While Border Patrol agents are primarily in the field, CBP officers and canine units work at ports of entry to interdict human and drug smuggling driven by the Sinaloa Cartel, which has taken operational control of the border from California to El Paso, Texas, The Center Square has reported.
It uses “violent local street gangs and criminal groups and individuals across the United States to flood American communities with huge amounts of fentanyl and methamphetamine, which drives addiction and violence and kills Americans,” The DEA explains. A major port of entry for illicit drugs is California, where they are then distributed throughout the U.S.
Last year, Virginia Attorney General Jason Miyares led a coalition of 21 attorneys general calling on the president to designate the Sinaloa Cartel, among others, as Foreign Terrorist Organizations. President Joe Biden has not done so although the Texas legislature and governor did last year.

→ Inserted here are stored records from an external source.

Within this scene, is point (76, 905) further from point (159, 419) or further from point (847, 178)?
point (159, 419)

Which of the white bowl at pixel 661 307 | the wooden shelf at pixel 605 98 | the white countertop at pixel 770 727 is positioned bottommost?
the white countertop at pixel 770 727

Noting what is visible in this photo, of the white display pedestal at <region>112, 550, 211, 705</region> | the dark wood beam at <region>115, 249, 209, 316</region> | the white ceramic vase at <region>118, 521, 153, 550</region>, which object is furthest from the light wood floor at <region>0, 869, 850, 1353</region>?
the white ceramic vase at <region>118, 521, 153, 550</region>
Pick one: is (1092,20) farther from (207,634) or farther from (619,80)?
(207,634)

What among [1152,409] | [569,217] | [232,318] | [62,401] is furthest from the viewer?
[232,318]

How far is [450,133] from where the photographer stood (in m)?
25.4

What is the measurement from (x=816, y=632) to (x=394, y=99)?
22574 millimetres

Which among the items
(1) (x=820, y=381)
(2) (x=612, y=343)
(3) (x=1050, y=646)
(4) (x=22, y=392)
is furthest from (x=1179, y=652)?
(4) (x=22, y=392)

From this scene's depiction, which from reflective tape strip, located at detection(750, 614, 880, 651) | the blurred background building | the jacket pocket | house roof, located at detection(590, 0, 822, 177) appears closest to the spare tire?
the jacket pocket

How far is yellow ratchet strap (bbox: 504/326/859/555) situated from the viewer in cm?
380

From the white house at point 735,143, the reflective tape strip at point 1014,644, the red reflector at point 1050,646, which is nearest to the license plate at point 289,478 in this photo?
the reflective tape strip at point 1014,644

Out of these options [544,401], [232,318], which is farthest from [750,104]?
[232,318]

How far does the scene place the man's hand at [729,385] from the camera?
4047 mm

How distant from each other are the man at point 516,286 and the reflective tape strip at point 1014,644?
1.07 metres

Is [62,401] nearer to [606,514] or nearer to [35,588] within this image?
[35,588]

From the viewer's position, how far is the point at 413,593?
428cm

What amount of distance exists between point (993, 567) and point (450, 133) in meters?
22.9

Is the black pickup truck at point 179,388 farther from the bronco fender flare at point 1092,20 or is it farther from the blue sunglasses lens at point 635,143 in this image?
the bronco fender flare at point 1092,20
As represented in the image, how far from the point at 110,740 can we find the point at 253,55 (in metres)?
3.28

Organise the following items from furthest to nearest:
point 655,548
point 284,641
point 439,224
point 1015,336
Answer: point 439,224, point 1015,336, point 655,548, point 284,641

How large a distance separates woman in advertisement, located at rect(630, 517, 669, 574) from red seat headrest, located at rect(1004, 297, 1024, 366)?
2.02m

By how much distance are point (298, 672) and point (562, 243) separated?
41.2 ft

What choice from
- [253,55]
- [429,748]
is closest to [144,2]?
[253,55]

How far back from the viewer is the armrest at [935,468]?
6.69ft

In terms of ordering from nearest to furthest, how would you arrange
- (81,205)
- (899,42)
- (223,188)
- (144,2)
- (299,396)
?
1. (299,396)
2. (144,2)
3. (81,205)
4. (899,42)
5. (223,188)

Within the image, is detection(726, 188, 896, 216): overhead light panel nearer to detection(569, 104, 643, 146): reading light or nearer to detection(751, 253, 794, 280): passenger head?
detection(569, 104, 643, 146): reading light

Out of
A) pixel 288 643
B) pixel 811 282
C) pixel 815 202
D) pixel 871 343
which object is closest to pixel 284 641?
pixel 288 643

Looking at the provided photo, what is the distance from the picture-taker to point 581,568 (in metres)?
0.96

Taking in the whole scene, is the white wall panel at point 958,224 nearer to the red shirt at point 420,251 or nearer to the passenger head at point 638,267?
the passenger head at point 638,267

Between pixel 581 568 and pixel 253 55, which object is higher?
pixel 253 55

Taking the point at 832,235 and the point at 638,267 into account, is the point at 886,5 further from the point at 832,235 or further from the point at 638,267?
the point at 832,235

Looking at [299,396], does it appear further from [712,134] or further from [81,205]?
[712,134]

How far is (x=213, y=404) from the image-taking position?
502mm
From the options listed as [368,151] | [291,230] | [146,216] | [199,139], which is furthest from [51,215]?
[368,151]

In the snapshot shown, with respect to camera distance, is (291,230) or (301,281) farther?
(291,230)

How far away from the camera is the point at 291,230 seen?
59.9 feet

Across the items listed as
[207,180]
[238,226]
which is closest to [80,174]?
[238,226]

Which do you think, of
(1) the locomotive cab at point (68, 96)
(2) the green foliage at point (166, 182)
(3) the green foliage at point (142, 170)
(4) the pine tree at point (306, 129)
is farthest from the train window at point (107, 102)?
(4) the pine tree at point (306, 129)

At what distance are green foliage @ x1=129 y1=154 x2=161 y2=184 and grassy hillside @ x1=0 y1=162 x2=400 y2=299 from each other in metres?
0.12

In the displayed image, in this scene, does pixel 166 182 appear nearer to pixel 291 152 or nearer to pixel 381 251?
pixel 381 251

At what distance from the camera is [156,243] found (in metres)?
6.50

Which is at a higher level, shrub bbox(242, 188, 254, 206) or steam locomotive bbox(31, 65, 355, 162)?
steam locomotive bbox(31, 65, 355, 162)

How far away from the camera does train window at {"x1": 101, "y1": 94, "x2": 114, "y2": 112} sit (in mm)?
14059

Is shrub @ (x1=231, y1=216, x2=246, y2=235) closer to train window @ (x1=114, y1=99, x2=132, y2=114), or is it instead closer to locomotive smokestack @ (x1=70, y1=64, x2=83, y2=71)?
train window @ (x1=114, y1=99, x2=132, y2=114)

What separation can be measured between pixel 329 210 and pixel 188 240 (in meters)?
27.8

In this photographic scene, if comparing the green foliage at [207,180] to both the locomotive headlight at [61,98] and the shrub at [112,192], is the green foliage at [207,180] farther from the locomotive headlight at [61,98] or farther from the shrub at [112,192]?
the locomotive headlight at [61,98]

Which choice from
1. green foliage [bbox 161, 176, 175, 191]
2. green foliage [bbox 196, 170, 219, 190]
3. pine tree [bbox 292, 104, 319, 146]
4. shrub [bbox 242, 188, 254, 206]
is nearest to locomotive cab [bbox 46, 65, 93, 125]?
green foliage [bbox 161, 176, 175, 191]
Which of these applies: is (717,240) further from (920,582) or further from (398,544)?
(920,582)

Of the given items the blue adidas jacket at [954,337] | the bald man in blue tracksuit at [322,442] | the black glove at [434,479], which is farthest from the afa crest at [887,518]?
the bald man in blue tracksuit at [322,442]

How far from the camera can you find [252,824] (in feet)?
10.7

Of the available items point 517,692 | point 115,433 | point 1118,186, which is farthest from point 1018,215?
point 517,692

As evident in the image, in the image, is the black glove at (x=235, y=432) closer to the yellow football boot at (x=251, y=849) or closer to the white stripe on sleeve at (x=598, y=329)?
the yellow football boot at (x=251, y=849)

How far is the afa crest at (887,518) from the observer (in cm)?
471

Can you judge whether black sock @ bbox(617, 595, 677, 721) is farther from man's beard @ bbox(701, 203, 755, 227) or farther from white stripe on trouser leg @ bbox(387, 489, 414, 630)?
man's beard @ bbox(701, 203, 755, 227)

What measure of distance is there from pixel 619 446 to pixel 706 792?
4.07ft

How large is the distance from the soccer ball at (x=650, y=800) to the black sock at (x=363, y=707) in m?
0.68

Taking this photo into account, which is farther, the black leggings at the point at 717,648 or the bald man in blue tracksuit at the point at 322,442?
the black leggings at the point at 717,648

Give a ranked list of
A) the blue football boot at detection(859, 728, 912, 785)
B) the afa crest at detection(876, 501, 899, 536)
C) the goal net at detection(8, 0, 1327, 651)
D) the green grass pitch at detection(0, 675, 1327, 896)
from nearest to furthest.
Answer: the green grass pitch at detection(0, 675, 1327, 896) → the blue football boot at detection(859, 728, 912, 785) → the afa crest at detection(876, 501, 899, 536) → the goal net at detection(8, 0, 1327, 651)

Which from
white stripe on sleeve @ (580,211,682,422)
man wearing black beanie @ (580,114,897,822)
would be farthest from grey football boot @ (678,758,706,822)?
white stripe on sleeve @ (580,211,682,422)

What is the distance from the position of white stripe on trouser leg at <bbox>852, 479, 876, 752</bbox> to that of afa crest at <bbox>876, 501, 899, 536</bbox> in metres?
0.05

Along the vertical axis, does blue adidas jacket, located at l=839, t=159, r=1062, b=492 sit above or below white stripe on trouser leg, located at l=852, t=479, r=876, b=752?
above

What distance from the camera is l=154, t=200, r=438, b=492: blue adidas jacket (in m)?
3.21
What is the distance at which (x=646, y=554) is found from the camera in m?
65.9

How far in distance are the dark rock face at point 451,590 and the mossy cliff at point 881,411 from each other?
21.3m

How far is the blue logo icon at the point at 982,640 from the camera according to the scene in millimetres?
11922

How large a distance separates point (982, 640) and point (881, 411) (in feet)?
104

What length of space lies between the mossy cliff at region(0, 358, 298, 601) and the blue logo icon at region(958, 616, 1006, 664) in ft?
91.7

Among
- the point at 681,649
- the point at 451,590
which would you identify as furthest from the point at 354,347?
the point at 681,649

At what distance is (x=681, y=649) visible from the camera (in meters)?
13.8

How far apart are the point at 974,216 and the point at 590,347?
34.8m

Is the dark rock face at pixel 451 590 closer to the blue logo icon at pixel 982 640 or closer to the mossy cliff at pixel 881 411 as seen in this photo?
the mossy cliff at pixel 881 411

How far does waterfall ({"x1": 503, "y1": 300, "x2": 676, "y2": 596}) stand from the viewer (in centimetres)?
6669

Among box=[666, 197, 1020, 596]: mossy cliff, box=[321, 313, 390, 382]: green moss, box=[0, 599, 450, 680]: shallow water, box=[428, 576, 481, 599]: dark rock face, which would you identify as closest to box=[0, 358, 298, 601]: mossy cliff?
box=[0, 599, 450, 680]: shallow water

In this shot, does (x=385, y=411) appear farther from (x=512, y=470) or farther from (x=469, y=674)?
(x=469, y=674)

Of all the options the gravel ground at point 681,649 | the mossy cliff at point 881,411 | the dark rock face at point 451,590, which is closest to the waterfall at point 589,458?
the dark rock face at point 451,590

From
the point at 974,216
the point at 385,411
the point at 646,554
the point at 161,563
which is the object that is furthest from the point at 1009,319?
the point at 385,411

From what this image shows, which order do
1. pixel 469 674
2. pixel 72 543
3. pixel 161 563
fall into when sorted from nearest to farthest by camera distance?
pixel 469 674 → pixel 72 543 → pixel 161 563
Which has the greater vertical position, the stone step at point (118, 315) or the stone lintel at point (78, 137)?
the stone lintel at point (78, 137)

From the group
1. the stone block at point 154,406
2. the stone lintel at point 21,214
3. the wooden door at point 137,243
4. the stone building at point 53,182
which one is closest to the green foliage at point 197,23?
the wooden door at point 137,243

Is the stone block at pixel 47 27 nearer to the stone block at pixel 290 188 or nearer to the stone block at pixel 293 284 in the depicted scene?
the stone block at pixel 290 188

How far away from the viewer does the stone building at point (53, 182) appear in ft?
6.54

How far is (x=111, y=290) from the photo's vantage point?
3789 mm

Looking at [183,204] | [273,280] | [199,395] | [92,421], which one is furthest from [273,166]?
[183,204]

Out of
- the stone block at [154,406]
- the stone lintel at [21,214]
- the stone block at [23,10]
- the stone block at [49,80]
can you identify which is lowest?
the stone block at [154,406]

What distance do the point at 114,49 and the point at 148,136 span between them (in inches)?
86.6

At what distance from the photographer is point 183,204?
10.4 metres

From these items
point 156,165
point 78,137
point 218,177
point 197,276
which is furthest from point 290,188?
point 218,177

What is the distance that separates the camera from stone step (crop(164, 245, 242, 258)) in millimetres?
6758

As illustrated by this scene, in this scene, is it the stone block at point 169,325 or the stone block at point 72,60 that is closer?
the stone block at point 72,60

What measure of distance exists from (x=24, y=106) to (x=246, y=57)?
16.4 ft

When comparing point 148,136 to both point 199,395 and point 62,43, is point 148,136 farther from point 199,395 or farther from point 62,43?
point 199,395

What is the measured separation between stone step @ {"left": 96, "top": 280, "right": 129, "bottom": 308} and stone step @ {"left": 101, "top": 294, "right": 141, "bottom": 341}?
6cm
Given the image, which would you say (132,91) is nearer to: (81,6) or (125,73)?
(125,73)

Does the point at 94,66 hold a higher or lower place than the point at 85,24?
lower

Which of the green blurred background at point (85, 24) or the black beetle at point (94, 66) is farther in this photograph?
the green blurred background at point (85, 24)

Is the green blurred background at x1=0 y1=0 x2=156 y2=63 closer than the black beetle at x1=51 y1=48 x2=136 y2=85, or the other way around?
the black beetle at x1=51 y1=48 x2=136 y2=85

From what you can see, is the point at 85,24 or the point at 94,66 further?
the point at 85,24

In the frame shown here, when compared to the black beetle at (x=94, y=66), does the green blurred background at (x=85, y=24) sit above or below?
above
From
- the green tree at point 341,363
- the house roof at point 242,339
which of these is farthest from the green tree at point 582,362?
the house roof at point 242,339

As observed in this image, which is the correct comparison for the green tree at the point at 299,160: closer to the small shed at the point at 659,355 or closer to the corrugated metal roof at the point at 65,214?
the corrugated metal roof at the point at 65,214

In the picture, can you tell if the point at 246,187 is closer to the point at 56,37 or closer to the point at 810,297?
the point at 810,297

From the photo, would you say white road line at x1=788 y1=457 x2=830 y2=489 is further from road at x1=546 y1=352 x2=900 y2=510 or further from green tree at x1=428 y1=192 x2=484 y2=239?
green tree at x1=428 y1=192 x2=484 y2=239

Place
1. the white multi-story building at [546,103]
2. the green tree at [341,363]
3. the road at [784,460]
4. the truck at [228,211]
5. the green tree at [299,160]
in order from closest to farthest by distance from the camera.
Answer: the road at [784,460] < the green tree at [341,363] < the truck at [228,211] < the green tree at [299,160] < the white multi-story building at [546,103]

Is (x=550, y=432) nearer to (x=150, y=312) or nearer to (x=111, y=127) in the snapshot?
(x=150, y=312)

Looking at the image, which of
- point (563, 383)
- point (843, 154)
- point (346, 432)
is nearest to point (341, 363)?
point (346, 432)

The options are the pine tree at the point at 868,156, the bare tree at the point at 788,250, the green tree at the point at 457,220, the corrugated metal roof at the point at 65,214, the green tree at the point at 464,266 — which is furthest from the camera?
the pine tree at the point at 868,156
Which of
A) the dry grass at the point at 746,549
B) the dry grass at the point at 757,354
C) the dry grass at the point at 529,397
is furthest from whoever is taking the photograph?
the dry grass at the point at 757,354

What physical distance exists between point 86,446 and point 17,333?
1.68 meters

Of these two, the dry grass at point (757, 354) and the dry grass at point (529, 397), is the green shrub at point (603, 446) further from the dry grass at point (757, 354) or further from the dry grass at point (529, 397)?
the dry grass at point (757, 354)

The Department of Justice charged Sinaloa Cartel members and the sons of its former leader, Joaquín “El Chapo” Guzmán, last year. El Chapo is serving life in prison in the U.S. since July 2019. The U.S. Treasury Department has also been sanctioning Sinaloa Cartel members and Mexican companies associated with them for years.
As CBP officers continue to seize large quantities of drugs, California Border Patrol chiefs have warned of increased security threats between ports of entry where checkpoints have been closed due to current administration policies. When deposed by the U.S. House Committee on Homeland Security during its impeachment investigation of DHS Secretary Alejandro Mayorkas, they expressed alarm about not knowing how many people or drugs are being smuggled across the border.
Record high illegal entries continued along the southwest border in the first quarter of fiscal 2024, with California seeing higher entries as Texas’ resistance grew, The Center Square reported.
The article shedding light on the smuggling of thousands of pounds of methamphetamine across the border concealed within vegetable shipments underscores the complexity and severity of drug trafficking operations.